United States District Court, S.D. West Virginia, Charleston
Dec 28, 2010
CASE NO. 2:05-cr-00040, CASE NO. 2:10-cv-01155 (S.D.W. Va. Dec. 28, 2010)

Summary

noting the lack of case law on ABA Opinion 10-456 and concluding to take a prudent approach that involved preliminary review of the privileged communications

Summary of this case from Jones v. United States

Opinion

CASE NO. 2:05-cr-00040, CASE NO. 2:10-cv-01155.

December 28, 2010


MEMORANDUM OPINION AND ORDER


Pending before the Court is Movant's 28 U.S.C. § 2255 motion to vacate, set aside, or correct sentence by a person in federal custody (docket # 303). The United States has filed a motion for an order directing Movant's former counsel to provide information to the United States concerning Movant's claims of ineffective assistance of counsel (# 321), noting the potential applicability of ABA Formal Opinion 10-456.

The Local Rules for this District with respect to Codes of Professional Conduct provide as follows:

In all appearances, actions and proceedings within the jurisdiction of this court, attorneys shall conduct themselves in accordance with the Rules of Professional Conduct and the Standards of Professional Conduct promulgated and adopted by the Supreme Court of Appeals of West Virginia, and the Model Rules of Professional Conduct published by the American Bar Association.

LR Civ P 83.7.

The Supreme Court of Appeals of West Virginia has promulgated two Rules of Professional Conduct: Rule 1.6, "Confidentiality of information," and Rule 1.9, "Conflict of interest: Former client," which bear on the issue. Rule 1.6 reads as follows:

(a) A lawyer shall not reveal information relating to representation of a client unless the client consents after consultation, except for disclosures that are impliedly authorized in order to carry out the representation, and except as stated in paragraph (b).
(b) A lawyer may reveal such information to the extent the lawyer reasonably believes necessary:
(1) to prevent the client from committing a criminal act; or
(2) to establish a claim or defense on behalf of the lawyer in a controversy between the lawyer and the client, to establish a defense to a criminal charge or civil claim against the lawyer based upon conduct in which the client was involved, or to respond to allegations in any proceeding concerning the lawyer's representation of a client.

Rule 1.9 provides:

A lawyer who has formerly represented a client in a matter shall not thereafter:
(a) represent another person in the same or substantially related matter in which that person's interest[s] are materially adverse to the interests of the former client unless the former client consents after consultation; or
(b) use information relating to the representation to the disadvantage of the former client except as Rule 1.6 or Rule 3.3 would permit or require with respect to a client or when the information has become generally known.

Dataset rows
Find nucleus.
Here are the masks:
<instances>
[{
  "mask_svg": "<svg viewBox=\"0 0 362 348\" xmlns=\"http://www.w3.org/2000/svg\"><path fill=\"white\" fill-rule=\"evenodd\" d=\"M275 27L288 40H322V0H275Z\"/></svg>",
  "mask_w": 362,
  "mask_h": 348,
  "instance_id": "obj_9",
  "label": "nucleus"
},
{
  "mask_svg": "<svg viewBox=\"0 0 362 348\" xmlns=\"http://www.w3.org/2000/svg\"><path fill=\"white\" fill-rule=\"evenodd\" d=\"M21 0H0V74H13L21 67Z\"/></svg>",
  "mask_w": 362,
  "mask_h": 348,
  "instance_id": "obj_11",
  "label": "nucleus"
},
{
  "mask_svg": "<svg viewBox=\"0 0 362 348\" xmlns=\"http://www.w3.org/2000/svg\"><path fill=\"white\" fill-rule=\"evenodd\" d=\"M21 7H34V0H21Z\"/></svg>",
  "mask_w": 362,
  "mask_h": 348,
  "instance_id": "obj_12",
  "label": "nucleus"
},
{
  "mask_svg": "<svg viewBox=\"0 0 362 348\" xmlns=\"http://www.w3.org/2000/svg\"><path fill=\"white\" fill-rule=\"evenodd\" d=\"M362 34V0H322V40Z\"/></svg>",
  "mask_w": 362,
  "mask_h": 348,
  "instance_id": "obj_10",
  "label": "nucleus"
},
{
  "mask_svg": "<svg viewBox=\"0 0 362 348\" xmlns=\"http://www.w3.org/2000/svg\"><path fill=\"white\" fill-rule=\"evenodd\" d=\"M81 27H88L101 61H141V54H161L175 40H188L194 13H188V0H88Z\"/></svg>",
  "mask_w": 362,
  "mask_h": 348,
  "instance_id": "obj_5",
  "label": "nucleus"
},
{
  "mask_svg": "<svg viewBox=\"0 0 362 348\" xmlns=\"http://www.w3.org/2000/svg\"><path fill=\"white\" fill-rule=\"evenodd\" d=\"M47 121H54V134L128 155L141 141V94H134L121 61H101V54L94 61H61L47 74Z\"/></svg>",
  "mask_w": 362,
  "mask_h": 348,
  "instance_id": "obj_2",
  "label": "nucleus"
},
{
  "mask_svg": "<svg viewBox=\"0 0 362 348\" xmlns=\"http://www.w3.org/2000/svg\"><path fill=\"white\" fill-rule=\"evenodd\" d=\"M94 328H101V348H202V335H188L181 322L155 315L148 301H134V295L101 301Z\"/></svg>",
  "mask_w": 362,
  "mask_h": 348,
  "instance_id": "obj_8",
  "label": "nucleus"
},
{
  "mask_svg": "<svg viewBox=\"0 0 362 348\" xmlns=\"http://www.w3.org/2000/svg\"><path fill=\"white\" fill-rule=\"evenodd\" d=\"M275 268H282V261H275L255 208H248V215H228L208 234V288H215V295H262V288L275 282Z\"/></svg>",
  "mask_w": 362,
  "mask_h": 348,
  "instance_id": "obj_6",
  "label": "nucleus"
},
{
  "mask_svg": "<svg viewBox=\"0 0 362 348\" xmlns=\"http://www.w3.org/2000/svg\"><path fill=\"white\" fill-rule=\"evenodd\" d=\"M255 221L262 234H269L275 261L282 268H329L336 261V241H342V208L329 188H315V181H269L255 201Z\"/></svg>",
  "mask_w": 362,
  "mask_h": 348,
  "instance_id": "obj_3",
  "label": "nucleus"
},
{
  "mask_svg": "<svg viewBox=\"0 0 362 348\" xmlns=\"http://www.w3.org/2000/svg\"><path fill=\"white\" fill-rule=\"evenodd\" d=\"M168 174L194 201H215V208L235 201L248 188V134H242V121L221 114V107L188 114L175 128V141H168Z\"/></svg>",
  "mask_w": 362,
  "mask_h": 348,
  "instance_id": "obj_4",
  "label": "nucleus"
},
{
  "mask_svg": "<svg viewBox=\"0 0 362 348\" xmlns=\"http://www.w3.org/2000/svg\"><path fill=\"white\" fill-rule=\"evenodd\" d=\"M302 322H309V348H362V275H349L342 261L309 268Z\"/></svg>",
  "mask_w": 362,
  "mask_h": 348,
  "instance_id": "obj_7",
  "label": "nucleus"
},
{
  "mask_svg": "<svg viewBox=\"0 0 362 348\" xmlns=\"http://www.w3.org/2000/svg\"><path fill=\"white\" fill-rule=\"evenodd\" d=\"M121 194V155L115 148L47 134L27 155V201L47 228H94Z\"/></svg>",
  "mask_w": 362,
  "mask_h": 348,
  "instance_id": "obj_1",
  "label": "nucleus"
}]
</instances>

**What to work on**. Retype, word for word, the stretch of the memorandum opinion from "(a) A lawyer" through "of a client.".

**Exercise solution**.
(a) A lawyer shall not reveal information relating to representation of a client unless the client consents after consultation, except for disclosures that are impliedly authorized in order to carry out the representation, and except as stated in paragraph (b).
(b) A lawyer may reveal such information to the extent the lawyer reasonably believes necessary:
(1) to prevent the client from committing a criminal act; or
(2) to establish a claim or defense on behalf of the lawyer in a controversy between the lawyer and the client, to establish a defense to a criminal charge or civil claim against the lawyer based upon conduct in which the client was involved, or to respond to allegations in any proceeding concerning the lawyer's representation of a client.